The bare plate of the ground shivers when I break through it, fingers reddened and swollen from the effort of clawing through the frozen ground.  I rise in pieces, my hair catching in between the roots and sticks of my grave, turning my head sharply.  I cough wet and maroon mud onto the glittering frost clung to the ground in the late dawn.  My fingernails break, and my knees free themselves scraped and haggard, two bones forcing their way out of the cocoon in which I've been buried.

Naked, I tremble on the cold ground, holding what's left of my intestines, the shells of dead insects tumbling from their hollow tubes.  Each painful gasp of freezing air causes a wheezing sound in the cavity of my chest, which steams gaping breath into the gray morning, like the breath of a dragon.

My shins are gnawed to sharp splinters which gouge the ground as I try to move, dragging myself on one stumped arm to the river.

It is the first day of spring.

In the undergrowth, which is warming as the sun rises to melt the hoarfrost, I turn to vomit more heavy mineral earth onto the foot of a tree, and with it comes teeth and fur, in chunks oddly dry and wizened, like the last bites of apple in a princess' throat.  The same mixture presses along my wreck of intestine, squeezing with the contraction of muscles I might've had torn away.

The long drag to the river is marked with the repetition of your name, and the hollow feeling visited on those trying only to survive.

The river is a sluggish vein, darkened from the lack of oxygen, and crusted at it's edge with ice and the cherry slush of blood clotting and crystallizing.  As my cavern of a belly crosses it, I think I might hiss, as if boiling.  I think I might make a sound like I'm being dissolved, finally, in a corrosive acid.  

The first thing that happens, however, is the insects coming back to life.  

Their bodies are simple, and the structure of them knits quicker than mine, so once I'm in the cruel ice of the river, A flight of insects escapes me, from the parts of my body beginning to dry and turn gray.  Larvae mature, grow wings, and escape through my protesting, screaming mouth.  

The screaming happens as the nerves begin to reconnect along the ridges of bone, where they've been pulverized in dull and yellow teeth, and along my spine, where the skin has nearly worn away.

A blind or missing eye is replaced, a jaw reconnected, and suddenly, the river... rushes.

I can feel the rush of it along dead skin, as though I'm trapped inside a plastic bag being battered by the wind.  The blood pours in, cold and warming as it passes through my ever-beating heart.  I get wet again, full of bacteria, river water, and silt from it's basin which heats and separates into bile, into saliva, into tears.  
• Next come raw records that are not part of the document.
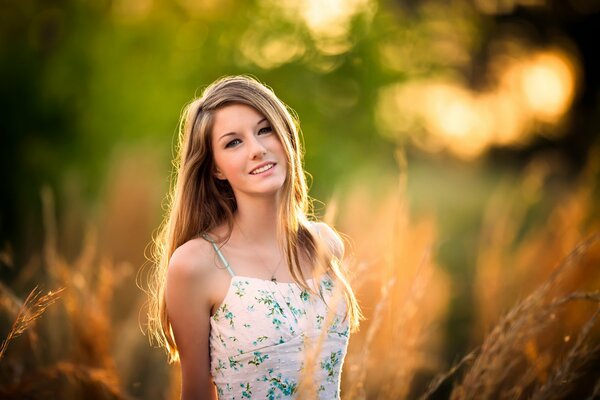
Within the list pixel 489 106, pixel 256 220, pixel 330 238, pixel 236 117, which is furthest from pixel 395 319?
pixel 489 106

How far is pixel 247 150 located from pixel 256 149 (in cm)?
4

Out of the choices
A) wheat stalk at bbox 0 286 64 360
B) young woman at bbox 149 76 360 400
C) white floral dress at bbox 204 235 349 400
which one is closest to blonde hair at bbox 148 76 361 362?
young woman at bbox 149 76 360 400

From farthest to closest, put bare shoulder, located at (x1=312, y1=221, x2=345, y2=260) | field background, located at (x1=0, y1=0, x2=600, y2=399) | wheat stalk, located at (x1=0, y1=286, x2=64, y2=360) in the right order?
field background, located at (x1=0, y1=0, x2=600, y2=399) < bare shoulder, located at (x1=312, y1=221, x2=345, y2=260) < wheat stalk, located at (x1=0, y1=286, x2=64, y2=360)

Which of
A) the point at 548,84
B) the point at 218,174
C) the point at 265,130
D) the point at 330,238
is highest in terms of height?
the point at 265,130

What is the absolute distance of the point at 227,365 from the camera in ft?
5.80

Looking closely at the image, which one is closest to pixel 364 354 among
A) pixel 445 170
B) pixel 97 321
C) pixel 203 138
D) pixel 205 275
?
pixel 205 275

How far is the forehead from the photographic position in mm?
1846

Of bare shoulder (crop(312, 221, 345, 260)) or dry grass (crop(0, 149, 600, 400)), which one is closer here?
dry grass (crop(0, 149, 600, 400))

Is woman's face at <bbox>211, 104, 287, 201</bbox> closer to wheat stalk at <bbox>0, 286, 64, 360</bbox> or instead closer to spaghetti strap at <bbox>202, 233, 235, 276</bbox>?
spaghetti strap at <bbox>202, 233, 235, 276</bbox>

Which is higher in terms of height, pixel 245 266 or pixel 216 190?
pixel 216 190

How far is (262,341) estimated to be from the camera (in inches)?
68.3

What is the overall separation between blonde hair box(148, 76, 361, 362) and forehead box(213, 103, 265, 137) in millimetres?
13

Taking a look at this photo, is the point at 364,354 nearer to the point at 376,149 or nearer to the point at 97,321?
the point at 97,321

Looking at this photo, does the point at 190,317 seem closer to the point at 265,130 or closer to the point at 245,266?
the point at 245,266
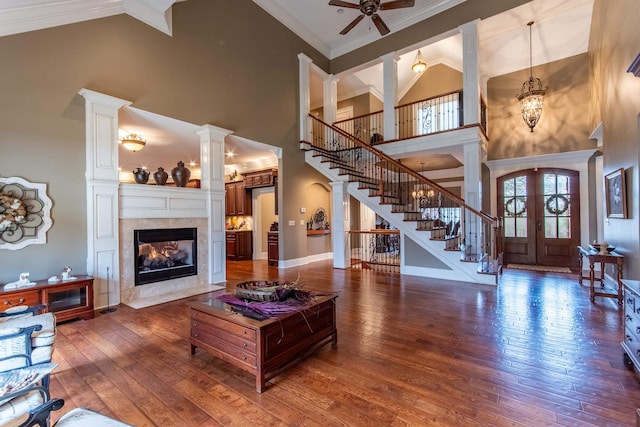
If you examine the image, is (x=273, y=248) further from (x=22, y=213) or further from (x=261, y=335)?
(x=261, y=335)

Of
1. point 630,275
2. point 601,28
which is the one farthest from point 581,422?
point 601,28

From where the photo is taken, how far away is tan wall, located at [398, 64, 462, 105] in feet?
29.5

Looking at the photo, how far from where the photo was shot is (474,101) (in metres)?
5.91

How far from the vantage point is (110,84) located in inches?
163

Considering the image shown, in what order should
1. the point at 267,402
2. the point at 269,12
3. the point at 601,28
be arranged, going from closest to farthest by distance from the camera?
the point at 267,402, the point at 601,28, the point at 269,12

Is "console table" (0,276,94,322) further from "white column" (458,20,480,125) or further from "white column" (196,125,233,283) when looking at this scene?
"white column" (458,20,480,125)

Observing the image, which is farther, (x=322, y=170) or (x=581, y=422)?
(x=322, y=170)

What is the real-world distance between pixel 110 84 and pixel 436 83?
29.5ft

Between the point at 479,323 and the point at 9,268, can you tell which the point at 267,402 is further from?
the point at 9,268

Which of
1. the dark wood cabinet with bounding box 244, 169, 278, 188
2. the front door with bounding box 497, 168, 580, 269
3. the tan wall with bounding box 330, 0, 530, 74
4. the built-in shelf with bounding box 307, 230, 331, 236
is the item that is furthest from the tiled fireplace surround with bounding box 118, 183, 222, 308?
the front door with bounding box 497, 168, 580, 269

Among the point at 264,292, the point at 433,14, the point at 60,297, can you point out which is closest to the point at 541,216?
the point at 433,14

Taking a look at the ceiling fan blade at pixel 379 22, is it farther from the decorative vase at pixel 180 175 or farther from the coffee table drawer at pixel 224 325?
the coffee table drawer at pixel 224 325

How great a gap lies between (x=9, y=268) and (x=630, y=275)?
26.2 ft

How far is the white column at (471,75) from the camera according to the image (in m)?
5.90
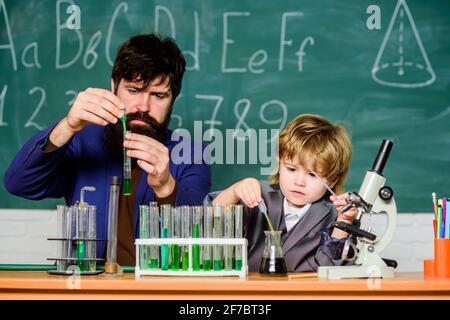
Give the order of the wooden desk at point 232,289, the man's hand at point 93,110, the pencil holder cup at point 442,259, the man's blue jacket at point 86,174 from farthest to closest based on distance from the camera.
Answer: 1. the man's blue jacket at point 86,174
2. the man's hand at point 93,110
3. the pencil holder cup at point 442,259
4. the wooden desk at point 232,289

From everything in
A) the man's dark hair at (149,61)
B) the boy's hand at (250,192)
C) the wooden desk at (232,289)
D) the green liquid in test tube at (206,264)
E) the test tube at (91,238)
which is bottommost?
the wooden desk at (232,289)

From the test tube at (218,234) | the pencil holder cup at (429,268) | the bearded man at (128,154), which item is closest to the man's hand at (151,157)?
the bearded man at (128,154)

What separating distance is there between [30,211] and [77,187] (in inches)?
15.2

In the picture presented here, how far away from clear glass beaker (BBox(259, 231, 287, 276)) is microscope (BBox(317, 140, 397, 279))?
159 millimetres

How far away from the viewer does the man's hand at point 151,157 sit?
2.39 meters

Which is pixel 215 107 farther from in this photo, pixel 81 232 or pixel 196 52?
pixel 81 232

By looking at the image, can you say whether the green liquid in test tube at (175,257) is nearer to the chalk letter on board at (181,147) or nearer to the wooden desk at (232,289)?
the wooden desk at (232,289)

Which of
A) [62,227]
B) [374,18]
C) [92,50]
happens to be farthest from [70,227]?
[374,18]

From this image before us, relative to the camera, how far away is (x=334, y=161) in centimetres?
245

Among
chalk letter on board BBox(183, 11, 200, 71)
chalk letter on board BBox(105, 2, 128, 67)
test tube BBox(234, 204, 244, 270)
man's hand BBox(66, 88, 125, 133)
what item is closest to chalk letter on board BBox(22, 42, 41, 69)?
chalk letter on board BBox(105, 2, 128, 67)

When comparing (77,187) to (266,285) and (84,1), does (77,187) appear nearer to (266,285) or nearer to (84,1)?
(84,1)

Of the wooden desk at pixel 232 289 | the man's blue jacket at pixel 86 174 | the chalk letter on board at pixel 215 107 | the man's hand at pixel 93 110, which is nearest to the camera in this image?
the wooden desk at pixel 232 289

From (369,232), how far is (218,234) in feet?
1.28

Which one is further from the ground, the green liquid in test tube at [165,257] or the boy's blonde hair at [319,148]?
the boy's blonde hair at [319,148]
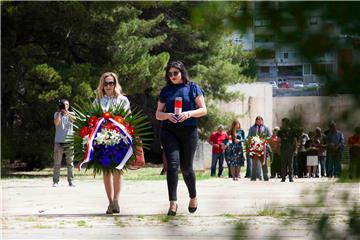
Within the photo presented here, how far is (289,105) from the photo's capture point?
1518mm

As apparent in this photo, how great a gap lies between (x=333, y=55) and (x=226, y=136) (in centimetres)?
2445

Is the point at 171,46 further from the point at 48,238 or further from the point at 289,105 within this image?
the point at 289,105

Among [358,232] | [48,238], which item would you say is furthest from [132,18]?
[358,232]

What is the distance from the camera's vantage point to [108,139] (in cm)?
1054

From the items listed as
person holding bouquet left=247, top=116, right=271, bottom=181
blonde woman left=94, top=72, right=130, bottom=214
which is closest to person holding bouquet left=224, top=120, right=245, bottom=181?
person holding bouquet left=247, top=116, right=271, bottom=181

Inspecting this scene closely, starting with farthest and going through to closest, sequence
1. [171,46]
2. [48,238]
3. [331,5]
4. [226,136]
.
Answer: [171,46], [226,136], [48,238], [331,5]

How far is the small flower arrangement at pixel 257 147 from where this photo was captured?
22.3 meters

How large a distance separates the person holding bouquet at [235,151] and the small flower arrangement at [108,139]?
461 inches

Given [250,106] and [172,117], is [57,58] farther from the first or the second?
[172,117]

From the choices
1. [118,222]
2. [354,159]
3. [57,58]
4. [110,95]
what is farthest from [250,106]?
[354,159]

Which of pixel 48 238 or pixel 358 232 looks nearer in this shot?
pixel 358 232

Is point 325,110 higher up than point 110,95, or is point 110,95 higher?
point 110,95

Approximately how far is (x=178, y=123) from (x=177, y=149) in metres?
0.27

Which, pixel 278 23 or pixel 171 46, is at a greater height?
pixel 171 46
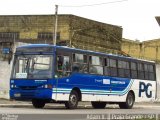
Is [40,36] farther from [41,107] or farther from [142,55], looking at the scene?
[41,107]

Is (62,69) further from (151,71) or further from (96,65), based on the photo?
(151,71)

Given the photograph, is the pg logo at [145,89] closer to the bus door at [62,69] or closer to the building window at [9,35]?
the bus door at [62,69]

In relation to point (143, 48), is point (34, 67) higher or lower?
lower

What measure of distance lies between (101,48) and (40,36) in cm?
674

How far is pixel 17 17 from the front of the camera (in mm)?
58656

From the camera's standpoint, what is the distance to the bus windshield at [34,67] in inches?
944

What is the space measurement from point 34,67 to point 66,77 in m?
1.58

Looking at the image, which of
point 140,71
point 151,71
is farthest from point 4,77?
point 151,71

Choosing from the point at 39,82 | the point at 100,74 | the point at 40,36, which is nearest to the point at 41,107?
the point at 39,82

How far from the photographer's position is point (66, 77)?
971 inches

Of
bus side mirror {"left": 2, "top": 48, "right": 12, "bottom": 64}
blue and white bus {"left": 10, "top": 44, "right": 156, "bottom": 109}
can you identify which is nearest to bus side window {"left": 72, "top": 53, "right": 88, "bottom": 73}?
blue and white bus {"left": 10, "top": 44, "right": 156, "bottom": 109}

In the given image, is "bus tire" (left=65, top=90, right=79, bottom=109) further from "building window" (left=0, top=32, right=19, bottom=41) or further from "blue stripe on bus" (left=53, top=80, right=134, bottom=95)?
"building window" (left=0, top=32, right=19, bottom=41)

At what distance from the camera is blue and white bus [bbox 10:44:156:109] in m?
24.0

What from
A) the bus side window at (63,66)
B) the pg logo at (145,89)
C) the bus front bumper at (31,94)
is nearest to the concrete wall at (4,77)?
the pg logo at (145,89)
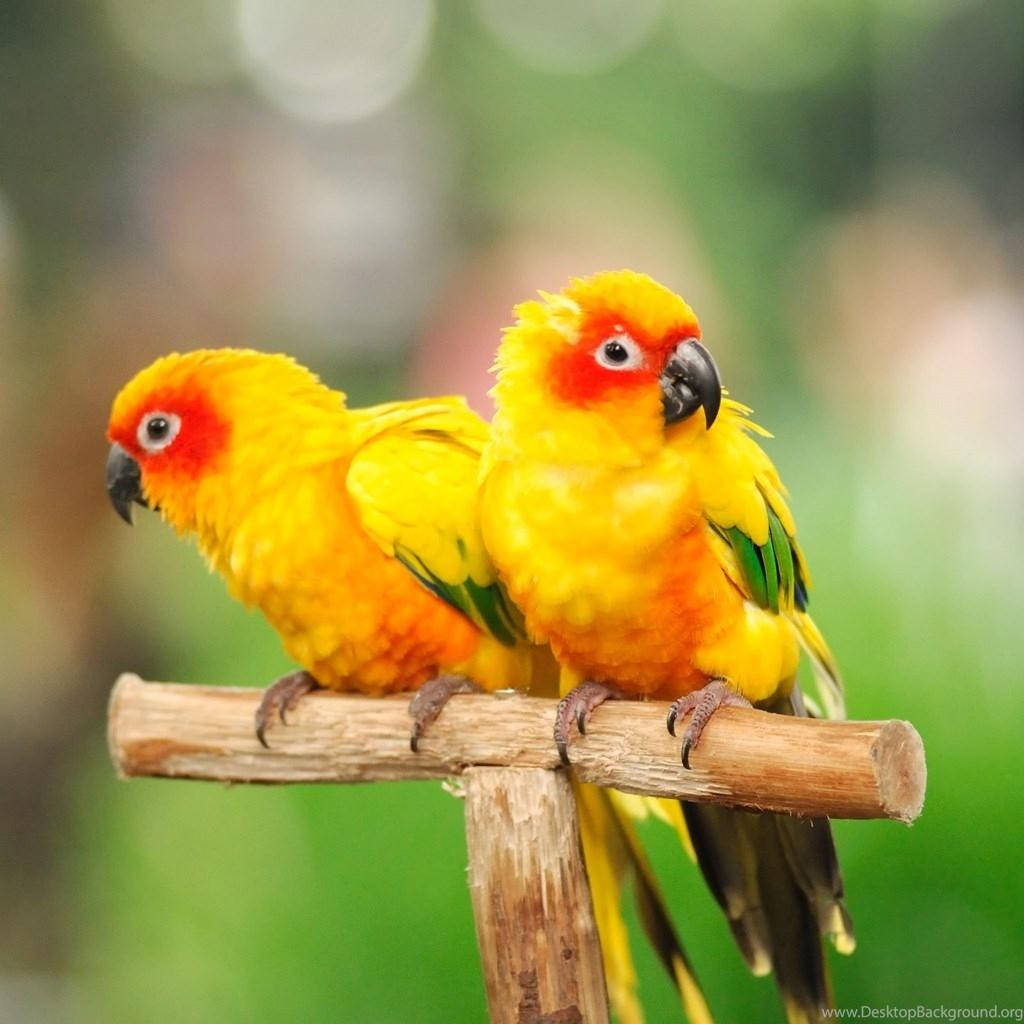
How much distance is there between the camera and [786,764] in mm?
1011

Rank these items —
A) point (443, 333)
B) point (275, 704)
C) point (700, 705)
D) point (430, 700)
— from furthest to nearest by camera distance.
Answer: point (443, 333)
point (275, 704)
point (430, 700)
point (700, 705)

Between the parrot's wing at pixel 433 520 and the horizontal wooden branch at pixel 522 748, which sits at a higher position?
the parrot's wing at pixel 433 520

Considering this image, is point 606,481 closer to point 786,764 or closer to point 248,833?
point 786,764

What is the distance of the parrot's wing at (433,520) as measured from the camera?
129cm

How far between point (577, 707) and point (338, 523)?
13.9 inches

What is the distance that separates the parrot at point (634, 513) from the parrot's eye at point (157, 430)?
1.25ft

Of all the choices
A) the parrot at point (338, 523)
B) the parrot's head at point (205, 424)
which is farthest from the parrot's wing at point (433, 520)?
the parrot's head at point (205, 424)

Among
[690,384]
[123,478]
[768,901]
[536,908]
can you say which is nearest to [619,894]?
[768,901]

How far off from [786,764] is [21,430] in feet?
5.96

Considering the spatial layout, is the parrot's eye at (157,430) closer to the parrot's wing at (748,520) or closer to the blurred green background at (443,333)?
the parrot's wing at (748,520)

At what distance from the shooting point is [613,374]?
1.12 metres

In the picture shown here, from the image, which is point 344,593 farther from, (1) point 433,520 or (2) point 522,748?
(2) point 522,748

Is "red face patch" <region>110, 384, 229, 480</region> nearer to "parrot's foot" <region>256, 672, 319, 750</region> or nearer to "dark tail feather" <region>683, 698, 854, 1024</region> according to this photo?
"parrot's foot" <region>256, 672, 319, 750</region>

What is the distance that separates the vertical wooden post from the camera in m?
1.14
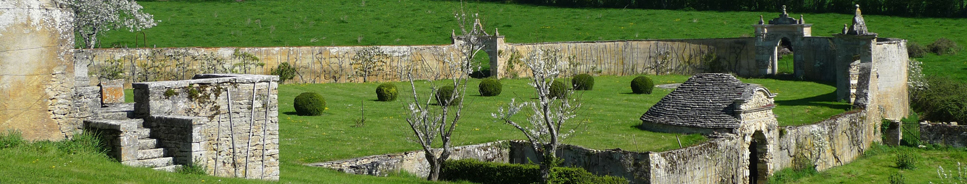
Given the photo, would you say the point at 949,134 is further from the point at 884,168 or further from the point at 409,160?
the point at 409,160

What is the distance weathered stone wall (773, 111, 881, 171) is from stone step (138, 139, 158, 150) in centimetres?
1695

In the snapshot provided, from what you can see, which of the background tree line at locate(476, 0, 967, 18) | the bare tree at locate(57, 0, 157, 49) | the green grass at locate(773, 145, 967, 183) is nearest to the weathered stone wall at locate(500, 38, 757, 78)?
the background tree line at locate(476, 0, 967, 18)

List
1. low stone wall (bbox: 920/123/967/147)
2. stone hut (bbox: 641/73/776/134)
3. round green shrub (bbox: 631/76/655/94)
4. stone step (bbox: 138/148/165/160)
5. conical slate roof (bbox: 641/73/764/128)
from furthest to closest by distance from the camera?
1. round green shrub (bbox: 631/76/655/94)
2. low stone wall (bbox: 920/123/967/147)
3. conical slate roof (bbox: 641/73/764/128)
4. stone hut (bbox: 641/73/776/134)
5. stone step (bbox: 138/148/165/160)

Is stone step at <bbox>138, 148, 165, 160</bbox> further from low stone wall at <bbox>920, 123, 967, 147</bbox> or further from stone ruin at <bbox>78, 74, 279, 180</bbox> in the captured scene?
low stone wall at <bbox>920, 123, 967, 147</bbox>

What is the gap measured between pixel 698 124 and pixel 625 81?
18662 mm

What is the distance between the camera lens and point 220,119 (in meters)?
16.5

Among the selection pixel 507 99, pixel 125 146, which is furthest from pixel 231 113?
pixel 507 99

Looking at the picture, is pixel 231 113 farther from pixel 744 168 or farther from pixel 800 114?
pixel 800 114

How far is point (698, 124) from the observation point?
90.7ft

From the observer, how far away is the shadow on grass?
36.8 meters

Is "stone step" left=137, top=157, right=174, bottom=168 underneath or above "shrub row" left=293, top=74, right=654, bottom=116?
underneath


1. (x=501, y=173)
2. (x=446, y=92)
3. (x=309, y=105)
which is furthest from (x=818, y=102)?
(x=501, y=173)

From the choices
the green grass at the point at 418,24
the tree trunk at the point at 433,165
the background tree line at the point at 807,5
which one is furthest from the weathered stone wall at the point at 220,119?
the background tree line at the point at 807,5

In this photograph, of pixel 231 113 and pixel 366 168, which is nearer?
pixel 231 113
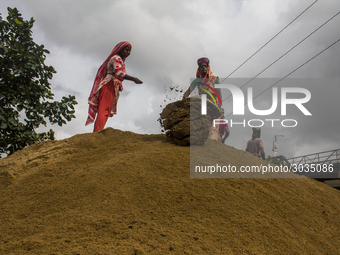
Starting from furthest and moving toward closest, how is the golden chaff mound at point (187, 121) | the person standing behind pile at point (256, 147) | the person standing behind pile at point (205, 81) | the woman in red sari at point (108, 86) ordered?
the person standing behind pile at point (256, 147) → the person standing behind pile at point (205, 81) → the woman in red sari at point (108, 86) → the golden chaff mound at point (187, 121)

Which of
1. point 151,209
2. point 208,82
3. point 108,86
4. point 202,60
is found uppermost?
point 202,60

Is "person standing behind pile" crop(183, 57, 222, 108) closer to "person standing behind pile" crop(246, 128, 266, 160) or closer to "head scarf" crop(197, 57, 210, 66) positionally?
"head scarf" crop(197, 57, 210, 66)

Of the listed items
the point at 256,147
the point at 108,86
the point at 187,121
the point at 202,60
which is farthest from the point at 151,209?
the point at 256,147

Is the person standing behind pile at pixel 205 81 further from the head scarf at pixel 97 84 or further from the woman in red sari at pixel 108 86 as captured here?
the head scarf at pixel 97 84

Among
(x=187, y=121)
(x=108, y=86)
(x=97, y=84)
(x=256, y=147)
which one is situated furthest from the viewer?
(x=256, y=147)

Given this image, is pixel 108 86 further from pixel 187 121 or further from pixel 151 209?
pixel 151 209

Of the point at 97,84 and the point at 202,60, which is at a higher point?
Result: the point at 202,60

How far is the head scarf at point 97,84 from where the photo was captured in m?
6.11

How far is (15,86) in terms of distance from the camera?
584 centimetres

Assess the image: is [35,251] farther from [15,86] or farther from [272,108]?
[15,86]

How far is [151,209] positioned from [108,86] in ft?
13.8

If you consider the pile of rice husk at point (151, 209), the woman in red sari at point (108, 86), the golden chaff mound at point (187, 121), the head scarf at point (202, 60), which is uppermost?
the head scarf at point (202, 60)

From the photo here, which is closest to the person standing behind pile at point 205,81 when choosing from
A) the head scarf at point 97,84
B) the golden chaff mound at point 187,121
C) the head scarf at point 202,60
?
the head scarf at point 202,60

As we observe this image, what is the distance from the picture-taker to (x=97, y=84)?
6254 millimetres
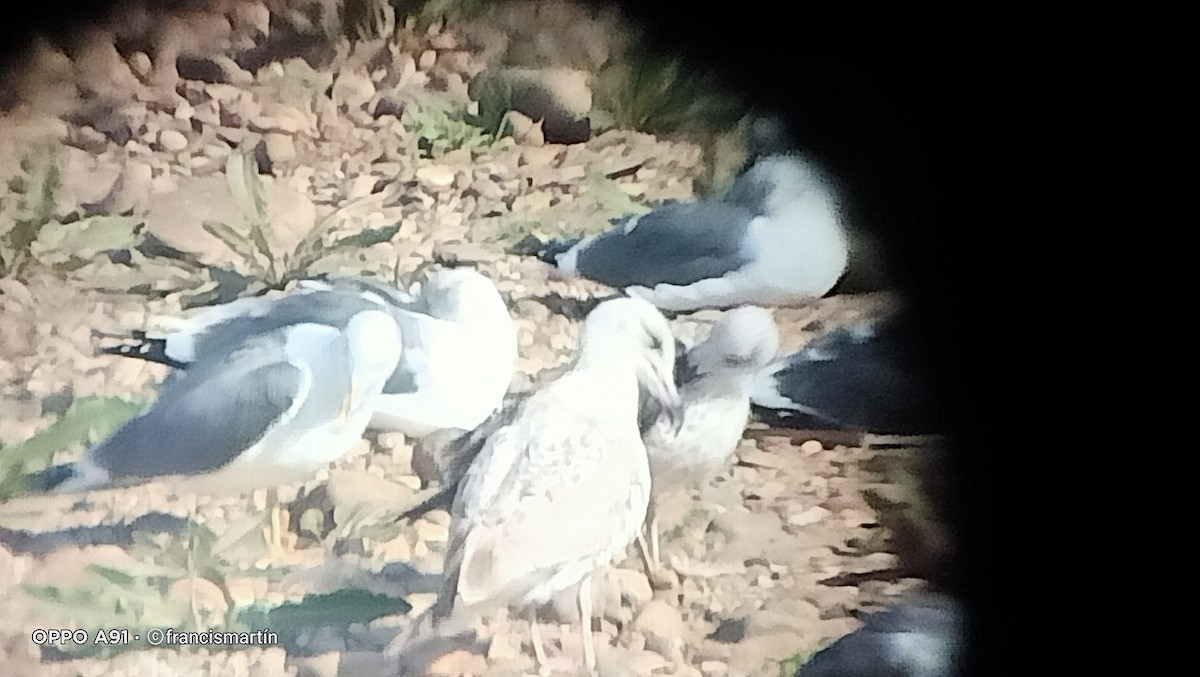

I begin to be able to say your name, and have it make a rasping noise over the exposed tendons of my neck.  It begins in a kiss.  W.  W.  W.

I kiss the water, again and again, gulping it down, the sun reflecting off of glossy muscle rebuilding parts of my body.  I have legs I can begin finally to kick against the current.  I try to relax my legs, thinking I must let the river all the way in, all the way in to the parts of me which feel sexless, and must feel that way because along with my guts, the wolf would have surely gnawed away my womb, my vagina, everything, everything.

When I let it inside me, I can make the second half of your name, which becomes my own for all it means to me anymore, but a single place in the universe at which to direct all my wishes to live and be loved.  Will.  Will.  The kiss becomes a smile.  My name is William, when I want most, to live.

My skin slips off of me like a silent glove, and drifts thicker than I remember and lazy in the dips of the river, pulling over rocks as it passes, and the new skin which grows in it's place is pinkish-white, and glistening.

The riverbank is still cold, where I sit and wait for you.